Ich wusste, dass es irgendwann passieren wird. Aus Geschmacksgründen zeige ich kein Foto meiner Verletzung.

Ich habe mir beim Hinterstemmen der Schwalbenflanken ein 8er Eisen unterhalb von Zeige- und Mittelfinger etwa 1 cm tief in die Innenfläche meiner linken Hand gerammt.

Ich hatte unverschämtes Glück, denn obwohl ich Nerven durchtrennt habe und der Mittelfinger auf der Innenseite taub bleiben wird, hätte das noch deutlich schlimmer ausgehen können!

Solange ich pausieren muss, schreibe ich Wissenswertes über Holz, das ich schon seit einiger Zeit zusammengetrage, ergänzt, konsolidiert und in eigene Grafiken umgesetzt habe, weil ich ein Gefühl für die Holzeigenschaften per se oder im Vergleich mit anderen Werkstoffen gewinnen wollte.

Zwar habe ich mir nicht immer die Mühe gemacht, die Quellenangaben zu verifizieren, habe aber letztlich immer nur Quellen verwendet, die zu ähnlichen Ergebnissen oder Aussagen kommen und Ausreißer weggelassen.

Meine Verletzung ist schon fast vollständig verheilt (eine Makroaufnahme fände ich immer noch geschmacklos).
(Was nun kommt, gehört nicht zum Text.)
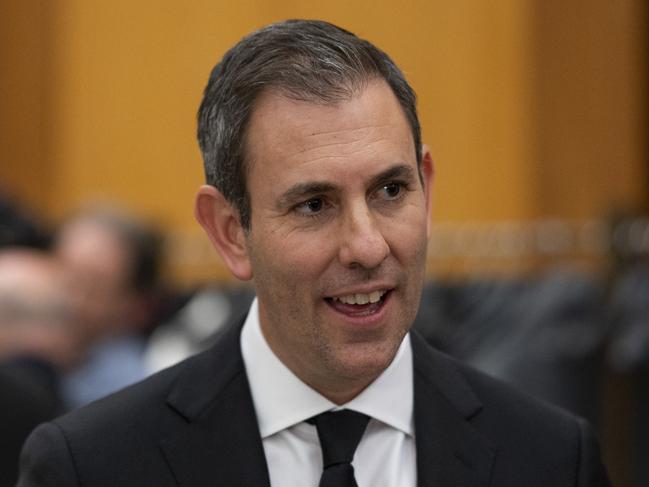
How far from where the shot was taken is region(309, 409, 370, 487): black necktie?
2176 millimetres

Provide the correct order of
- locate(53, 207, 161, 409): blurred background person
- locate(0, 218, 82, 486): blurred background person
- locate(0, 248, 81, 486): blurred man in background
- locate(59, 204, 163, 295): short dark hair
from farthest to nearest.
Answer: locate(59, 204, 163, 295): short dark hair, locate(53, 207, 161, 409): blurred background person, locate(0, 248, 81, 486): blurred man in background, locate(0, 218, 82, 486): blurred background person

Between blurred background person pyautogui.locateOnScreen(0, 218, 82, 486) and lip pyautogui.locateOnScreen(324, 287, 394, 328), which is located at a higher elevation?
lip pyautogui.locateOnScreen(324, 287, 394, 328)

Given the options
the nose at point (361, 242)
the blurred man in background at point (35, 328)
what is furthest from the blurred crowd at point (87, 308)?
the nose at point (361, 242)

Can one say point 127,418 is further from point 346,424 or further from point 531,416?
point 531,416

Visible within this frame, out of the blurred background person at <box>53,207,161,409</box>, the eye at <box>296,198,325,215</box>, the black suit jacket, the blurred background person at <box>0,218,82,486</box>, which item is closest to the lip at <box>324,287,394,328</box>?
the eye at <box>296,198,325,215</box>

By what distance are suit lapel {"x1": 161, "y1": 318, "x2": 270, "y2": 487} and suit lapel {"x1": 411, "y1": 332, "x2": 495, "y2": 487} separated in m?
0.29

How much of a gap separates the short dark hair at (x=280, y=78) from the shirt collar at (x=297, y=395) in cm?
26

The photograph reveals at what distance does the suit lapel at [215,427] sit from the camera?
7.29 ft

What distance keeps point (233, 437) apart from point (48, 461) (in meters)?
0.32

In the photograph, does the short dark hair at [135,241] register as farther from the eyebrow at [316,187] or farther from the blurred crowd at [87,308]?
the eyebrow at [316,187]

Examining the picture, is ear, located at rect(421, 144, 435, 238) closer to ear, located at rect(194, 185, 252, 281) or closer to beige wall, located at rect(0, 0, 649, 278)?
ear, located at rect(194, 185, 252, 281)

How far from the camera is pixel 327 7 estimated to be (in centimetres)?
581

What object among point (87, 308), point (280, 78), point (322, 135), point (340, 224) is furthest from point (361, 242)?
point (87, 308)

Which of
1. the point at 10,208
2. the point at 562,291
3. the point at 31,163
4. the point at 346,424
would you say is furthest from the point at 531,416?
the point at 31,163
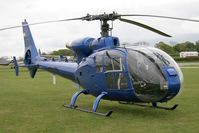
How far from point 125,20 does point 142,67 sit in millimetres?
1899

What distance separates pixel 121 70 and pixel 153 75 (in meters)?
1.17

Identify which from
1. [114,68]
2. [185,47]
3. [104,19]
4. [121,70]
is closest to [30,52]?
[104,19]

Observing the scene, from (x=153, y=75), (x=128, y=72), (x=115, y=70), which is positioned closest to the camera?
(x=153, y=75)

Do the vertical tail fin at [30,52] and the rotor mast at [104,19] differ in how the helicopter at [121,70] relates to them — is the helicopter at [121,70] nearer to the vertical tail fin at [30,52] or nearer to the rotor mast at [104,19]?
the rotor mast at [104,19]

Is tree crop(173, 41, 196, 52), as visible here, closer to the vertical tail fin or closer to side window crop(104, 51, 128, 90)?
the vertical tail fin

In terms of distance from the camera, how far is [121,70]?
11703 millimetres

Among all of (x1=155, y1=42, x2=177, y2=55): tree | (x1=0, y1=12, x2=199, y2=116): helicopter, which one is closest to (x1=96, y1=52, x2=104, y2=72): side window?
(x1=0, y1=12, x2=199, y2=116): helicopter

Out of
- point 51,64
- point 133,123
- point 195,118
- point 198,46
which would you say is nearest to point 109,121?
point 133,123

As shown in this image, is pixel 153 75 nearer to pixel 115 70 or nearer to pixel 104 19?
pixel 115 70

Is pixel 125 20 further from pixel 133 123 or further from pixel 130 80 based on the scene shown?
pixel 133 123

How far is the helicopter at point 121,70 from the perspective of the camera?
10.9 meters

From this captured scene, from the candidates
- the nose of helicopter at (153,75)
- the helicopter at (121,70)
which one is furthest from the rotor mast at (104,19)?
the nose of helicopter at (153,75)

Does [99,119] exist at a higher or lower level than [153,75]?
lower

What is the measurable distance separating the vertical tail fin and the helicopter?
480 centimetres
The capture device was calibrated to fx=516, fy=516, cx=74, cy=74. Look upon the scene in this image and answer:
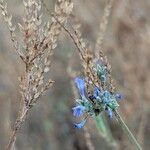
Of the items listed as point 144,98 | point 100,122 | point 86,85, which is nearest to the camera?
point 86,85

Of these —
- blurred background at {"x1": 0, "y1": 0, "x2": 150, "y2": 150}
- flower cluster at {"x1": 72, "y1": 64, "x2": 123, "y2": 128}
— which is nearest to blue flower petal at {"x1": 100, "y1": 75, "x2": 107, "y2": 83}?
flower cluster at {"x1": 72, "y1": 64, "x2": 123, "y2": 128}

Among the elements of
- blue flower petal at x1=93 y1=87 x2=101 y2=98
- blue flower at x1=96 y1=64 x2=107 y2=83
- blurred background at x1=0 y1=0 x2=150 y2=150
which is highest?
blurred background at x1=0 y1=0 x2=150 y2=150

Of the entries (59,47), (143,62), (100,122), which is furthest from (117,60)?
(100,122)

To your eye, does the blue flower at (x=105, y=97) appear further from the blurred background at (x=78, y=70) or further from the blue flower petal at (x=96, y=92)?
the blurred background at (x=78, y=70)

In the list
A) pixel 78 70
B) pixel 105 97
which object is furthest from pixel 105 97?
pixel 78 70

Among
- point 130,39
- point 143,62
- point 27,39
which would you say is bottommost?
point 27,39

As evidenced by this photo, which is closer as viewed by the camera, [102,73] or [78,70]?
[102,73]

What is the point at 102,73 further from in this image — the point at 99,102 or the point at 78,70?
the point at 78,70

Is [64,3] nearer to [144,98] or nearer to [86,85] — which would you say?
[86,85]

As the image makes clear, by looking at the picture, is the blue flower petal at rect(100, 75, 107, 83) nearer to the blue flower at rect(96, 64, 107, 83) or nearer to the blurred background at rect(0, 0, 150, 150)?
the blue flower at rect(96, 64, 107, 83)
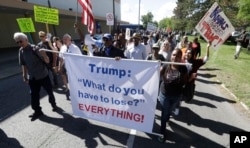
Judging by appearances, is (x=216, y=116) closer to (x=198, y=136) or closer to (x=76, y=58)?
(x=198, y=136)

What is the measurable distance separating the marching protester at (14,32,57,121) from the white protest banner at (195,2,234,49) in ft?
13.7

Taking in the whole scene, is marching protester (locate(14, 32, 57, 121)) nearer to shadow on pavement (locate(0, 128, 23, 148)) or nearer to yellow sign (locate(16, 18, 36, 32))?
shadow on pavement (locate(0, 128, 23, 148))

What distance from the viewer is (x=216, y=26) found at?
18.7 ft

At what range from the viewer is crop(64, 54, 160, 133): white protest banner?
12.4 feet

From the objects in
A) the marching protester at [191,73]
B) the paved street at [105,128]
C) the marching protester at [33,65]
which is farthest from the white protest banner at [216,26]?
the marching protester at [33,65]

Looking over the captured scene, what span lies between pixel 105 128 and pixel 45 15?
5.62 metres

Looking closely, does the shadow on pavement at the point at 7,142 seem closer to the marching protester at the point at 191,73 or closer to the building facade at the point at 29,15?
the marching protester at the point at 191,73

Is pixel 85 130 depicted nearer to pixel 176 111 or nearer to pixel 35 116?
pixel 35 116

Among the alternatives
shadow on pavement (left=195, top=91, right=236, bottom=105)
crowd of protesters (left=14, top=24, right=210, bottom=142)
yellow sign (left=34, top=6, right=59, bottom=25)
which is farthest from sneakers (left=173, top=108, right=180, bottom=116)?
yellow sign (left=34, top=6, right=59, bottom=25)

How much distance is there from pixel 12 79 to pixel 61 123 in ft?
17.8

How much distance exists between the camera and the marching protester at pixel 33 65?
4789mm

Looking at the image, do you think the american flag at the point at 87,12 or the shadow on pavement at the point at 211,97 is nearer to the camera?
the shadow on pavement at the point at 211,97

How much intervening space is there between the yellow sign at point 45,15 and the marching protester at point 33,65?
351 cm

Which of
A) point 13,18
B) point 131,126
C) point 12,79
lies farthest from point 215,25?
point 13,18
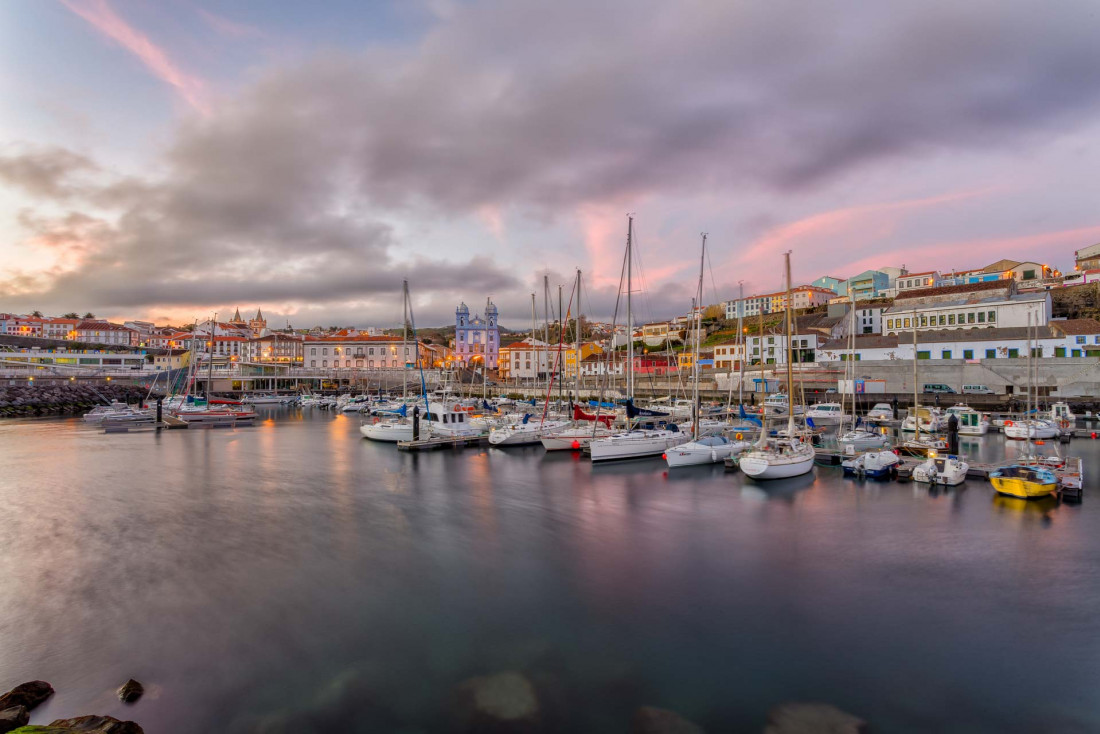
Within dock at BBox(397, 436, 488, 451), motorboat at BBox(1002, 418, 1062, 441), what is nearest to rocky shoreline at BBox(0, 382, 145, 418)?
dock at BBox(397, 436, 488, 451)

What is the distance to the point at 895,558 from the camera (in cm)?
1150

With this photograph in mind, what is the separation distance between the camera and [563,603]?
9414mm

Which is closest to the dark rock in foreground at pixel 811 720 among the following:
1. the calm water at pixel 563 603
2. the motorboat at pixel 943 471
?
the calm water at pixel 563 603

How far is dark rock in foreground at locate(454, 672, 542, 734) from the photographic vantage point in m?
6.17

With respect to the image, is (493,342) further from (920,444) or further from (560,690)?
(560,690)

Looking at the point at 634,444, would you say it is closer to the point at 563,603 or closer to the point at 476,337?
the point at 563,603

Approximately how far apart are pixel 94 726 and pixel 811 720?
755 cm

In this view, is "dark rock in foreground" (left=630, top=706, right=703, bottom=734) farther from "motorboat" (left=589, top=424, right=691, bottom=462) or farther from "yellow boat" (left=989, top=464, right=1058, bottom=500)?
"motorboat" (left=589, top=424, right=691, bottom=462)

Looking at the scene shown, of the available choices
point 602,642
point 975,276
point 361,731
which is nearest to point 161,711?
point 361,731

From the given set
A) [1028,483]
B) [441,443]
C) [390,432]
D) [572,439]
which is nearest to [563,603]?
[1028,483]

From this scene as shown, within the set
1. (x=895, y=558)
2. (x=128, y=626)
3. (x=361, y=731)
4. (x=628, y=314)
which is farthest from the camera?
(x=628, y=314)

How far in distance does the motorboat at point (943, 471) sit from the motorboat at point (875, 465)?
87 cm

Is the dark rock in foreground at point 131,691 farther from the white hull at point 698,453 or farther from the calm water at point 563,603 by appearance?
the white hull at point 698,453

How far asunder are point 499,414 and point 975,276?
66.1 meters
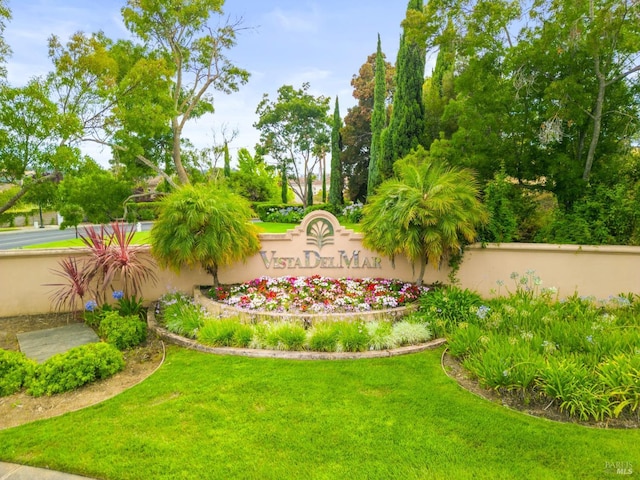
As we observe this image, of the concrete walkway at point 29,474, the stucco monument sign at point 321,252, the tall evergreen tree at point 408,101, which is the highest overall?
the tall evergreen tree at point 408,101

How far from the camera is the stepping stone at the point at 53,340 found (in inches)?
204

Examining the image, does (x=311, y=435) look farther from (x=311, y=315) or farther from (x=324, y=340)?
(x=311, y=315)

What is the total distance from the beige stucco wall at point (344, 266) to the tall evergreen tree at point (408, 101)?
32.3 ft

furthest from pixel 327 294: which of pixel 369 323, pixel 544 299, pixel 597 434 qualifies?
pixel 597 434

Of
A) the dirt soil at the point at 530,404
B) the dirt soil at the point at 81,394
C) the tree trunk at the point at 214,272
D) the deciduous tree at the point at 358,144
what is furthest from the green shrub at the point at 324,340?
the deciduous tree at the point at 358,144

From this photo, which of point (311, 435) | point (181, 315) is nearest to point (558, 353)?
point (311, 435)

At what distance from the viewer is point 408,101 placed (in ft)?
51.8

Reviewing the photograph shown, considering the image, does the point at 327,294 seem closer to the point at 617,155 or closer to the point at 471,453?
the point at 471,453

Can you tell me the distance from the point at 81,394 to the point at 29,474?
1338mm

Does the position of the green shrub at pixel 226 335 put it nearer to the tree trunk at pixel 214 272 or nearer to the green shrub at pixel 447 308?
the tree trunk at pixel 214 272

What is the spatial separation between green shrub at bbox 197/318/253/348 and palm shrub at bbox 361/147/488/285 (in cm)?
276

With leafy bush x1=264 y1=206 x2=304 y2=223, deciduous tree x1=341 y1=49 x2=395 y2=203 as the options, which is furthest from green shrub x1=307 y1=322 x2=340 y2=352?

Wie es aussieht, wird die Narbe kaum zu sehen sein, was ich darauf zurückführe, dass ich die Eisen kurz vor dem Unfall frisch geschärft hatte.

In ein paar Tagen kann ich das Übungsstück vollenden und an meinem Schränkchen weiterarbeiten.

In der Zwischenzeit ist mein Ahornholz in 26 mm Stärke angekommen, so dass ich am nächsten Kursabend bereits ablängen, abrichten und auf Dicke hobeln kann.

Wenn ich Glück habe, sind die Bohlen so breit, dass ich nichts verleimen muss.

Auch Gerd Fritsche hat einen - bei mir Begeisterungsstürme auslösenden - Entwurf meiner Gratsäge erstellt.

Die Säge wird eine spielfreie Tiefeneinstellung mittels Linksgewindeschraube und (je nach dem, was "wilder" wirkt) einen Griff aus Nussbaum oder Bubinga bekommen.